Passage
What's REALLY Behind Research Claiming Black Women are Less Attractive

I feel sorry for Dr. Satoshi Kanazawa, the evolutionary psychologist at the London School of Economics, who recently declared in a blog post (now removed from Psychology Today), that black women are less attractive than women of other races.  Being of Japanese origin, he is new to a field of pseudo-science, which has operated on American soil for nearly three hundred years.  But in my own work as a historian, I have grown intimately familiar with this type of research, and the impulse that drives some well-educated men to make such baseless pronouncements.   

 They invariably do so with the fury of a religious convert, even though  contemporary bio-geneticists have proven that the 19th century definitions of race  -- Caucasoids, Negroids, and Mongoloids -- do not in fact correspond with genetic reality. For instance, people who call themselves “black Americans” may, in fact, be genetically closer to white Americans and the Native Indian groups with whom they have interbred for the past three centuries, than they are to any random group of East Africans, regardless of outward similarities in skin color.

Problem to solve
Answer these questions about the passage on research claiming black women are less attractive:
1. At which institution does Dr. Satoshi Kanazawa work?
2. What does the writer work as?
3. Which three 19th-century race definitions does the passage name?
The records have no connection to the passage.

[Saved data entries]
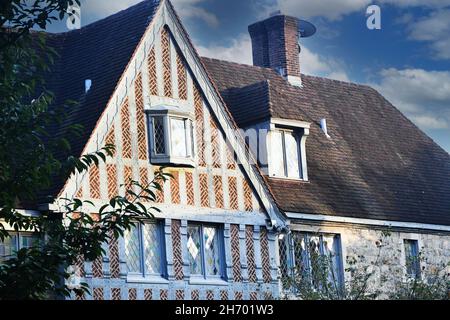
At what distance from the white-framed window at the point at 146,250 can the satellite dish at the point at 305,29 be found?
11.7 metres

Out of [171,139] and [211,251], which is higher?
[171,139]

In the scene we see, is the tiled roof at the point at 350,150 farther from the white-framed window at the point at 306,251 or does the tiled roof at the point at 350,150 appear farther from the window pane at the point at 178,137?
the window pane at the point at 178,137

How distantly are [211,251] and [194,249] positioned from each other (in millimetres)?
472

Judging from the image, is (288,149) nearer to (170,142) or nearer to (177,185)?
(177,185)

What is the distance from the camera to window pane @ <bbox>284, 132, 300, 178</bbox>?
29578 mm

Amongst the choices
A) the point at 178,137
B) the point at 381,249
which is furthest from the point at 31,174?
the point at 381,249

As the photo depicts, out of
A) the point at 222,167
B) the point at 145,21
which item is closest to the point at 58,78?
the point at 145,21

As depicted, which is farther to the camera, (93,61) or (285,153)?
(285,153)

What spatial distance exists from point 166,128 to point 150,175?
3.64 ft

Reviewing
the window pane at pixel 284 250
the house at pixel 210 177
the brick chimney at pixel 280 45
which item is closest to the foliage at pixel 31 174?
the house at pixel 210 177

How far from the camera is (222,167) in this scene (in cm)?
2734

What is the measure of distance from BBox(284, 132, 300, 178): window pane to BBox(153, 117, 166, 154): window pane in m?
4.20

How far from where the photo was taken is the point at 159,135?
26344 millimetres
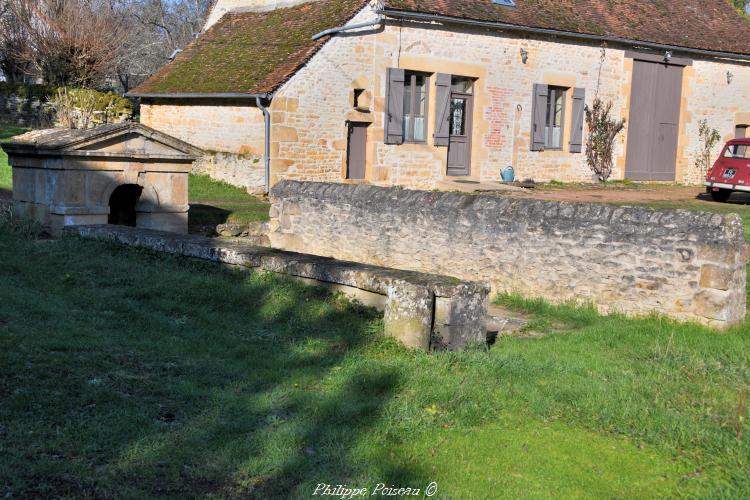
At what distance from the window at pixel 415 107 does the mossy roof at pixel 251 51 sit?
2446mm

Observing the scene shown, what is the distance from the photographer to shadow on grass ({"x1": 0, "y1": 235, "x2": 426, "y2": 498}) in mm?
4059

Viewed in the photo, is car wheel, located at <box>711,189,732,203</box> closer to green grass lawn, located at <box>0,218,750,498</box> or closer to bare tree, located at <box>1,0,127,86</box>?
green grass lawn, located at <box>0,218,750,498</box>

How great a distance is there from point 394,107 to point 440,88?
1.44m

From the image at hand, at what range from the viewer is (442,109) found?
20.6 metres

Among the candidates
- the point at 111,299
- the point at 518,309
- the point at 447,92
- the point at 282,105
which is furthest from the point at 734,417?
the point at 447,92

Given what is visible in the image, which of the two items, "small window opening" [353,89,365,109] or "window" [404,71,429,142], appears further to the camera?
"window" [404,71,429,142]

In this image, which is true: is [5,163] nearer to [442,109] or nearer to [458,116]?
[442,109]

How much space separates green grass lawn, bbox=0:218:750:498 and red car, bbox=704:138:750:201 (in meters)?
12.6

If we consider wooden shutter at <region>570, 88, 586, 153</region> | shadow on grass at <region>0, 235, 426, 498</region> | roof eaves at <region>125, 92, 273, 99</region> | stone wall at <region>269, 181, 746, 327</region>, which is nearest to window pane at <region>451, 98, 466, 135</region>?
wooden shutter at <region>570, 88, 586, 153</region>

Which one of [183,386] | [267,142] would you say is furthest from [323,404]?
[267,142]

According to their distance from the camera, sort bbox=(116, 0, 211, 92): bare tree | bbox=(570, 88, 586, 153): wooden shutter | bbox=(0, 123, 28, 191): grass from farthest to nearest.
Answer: bbox=(116, 0, 211, 92): bare tree < bbox=(570, 88, 586, 153): wooden shutter < bbox=(0, 123, 28, 191): grass

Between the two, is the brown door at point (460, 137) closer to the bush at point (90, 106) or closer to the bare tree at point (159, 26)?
the bush at point (90, 106)

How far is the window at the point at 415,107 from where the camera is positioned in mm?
20406

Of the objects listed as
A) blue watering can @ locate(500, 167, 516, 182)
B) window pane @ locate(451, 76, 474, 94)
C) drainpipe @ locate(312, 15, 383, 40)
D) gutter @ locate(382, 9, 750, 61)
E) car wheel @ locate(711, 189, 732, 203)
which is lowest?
car wheel @ locate(711, 189, 732, 203)
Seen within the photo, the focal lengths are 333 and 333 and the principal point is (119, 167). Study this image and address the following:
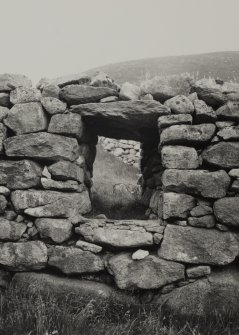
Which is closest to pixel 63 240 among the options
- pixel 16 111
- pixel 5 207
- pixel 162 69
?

Response area
1. The London School of Economics.
2. A historian.
3. Caucasoids, Negroids, and Mongoloids.